- **What is expected**
Please restate the entries below word for word, leaving out any pictures.

[Saved entries]
━━━━━━━━━━━━━━━━━━━━
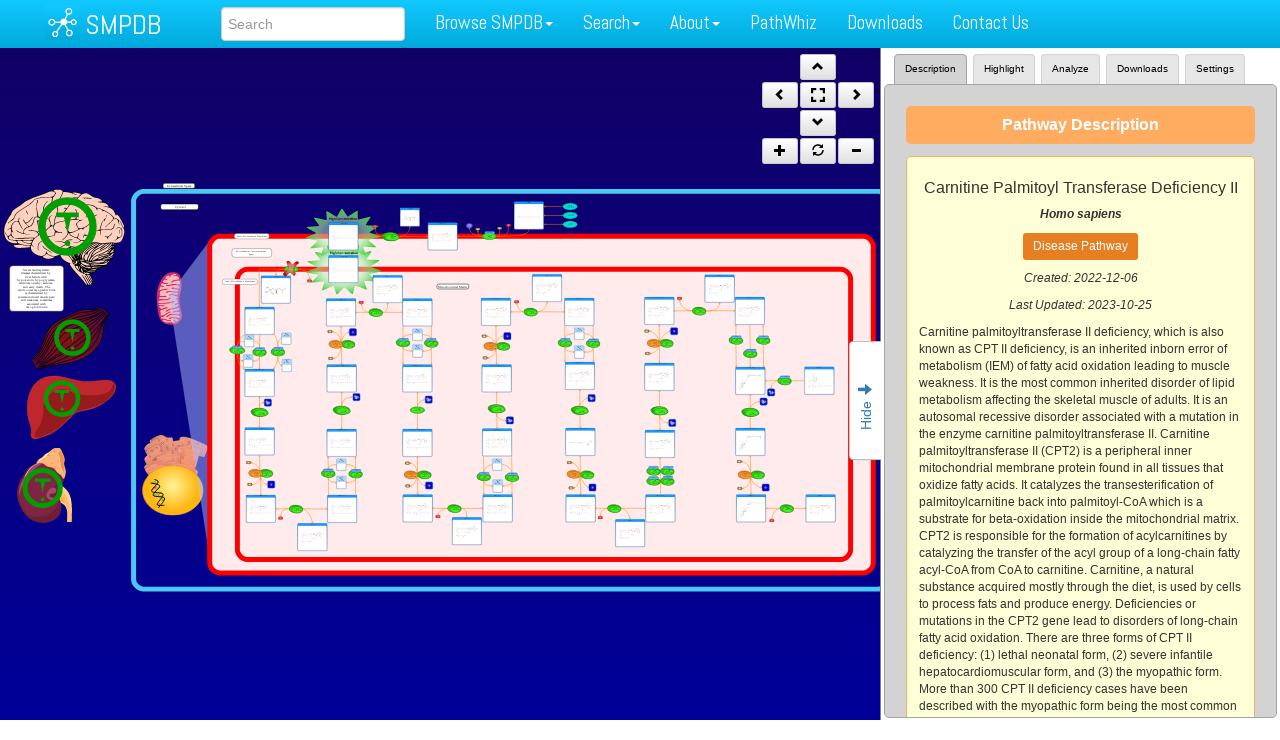

--- FILE ---
content_type: text/plain
request_url: https://www.google-analytics.com/j/collect?v=1&_v=j102&a=34929236&t=pageview&_s=1&dl=https%3A%2F%2Fsmpdb.ca%2Fview%2FSMP0125742&ul=en-us%40posix&dt=SMPDB&sr=1280x720&vp=1280x720&_u=IEBAAEABAAAAACAAI~&jid=1758124753&gjid=1020136108&cid=537666620.1768667973&tid=UA-11419692-2&_gid=199124387.1768667973&_r=1&_slc=1&z=1771835394
body_size: -448
content:
2,cG-9706187C7C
━━━━━━━━━━━━━━━━━━━━
- **Exercise output**
--- FILE ---
content_type: text/plain
request_url: https://www.google-analytics.com/j/collect?v=1&_v=j102&a=34929236&t=pageview&_s=1&dl=https%3A%2F%2Fsmpdb.ca%2Fview%2FSMP0125742&ul=en-us%40posix&dt=SMPDB&sr=1280x720&vp=1280x720&_u=IEBAAEABAAAAACAAI~&jid=1758124753&gjid=1020136108&cid=537666620.1768667973&tid=UA-11419692-2&_gid=199124387.1768667973&_r=1&_slc=1&z=1771835394
body_size: -448
content:
2,cG-9706187C7C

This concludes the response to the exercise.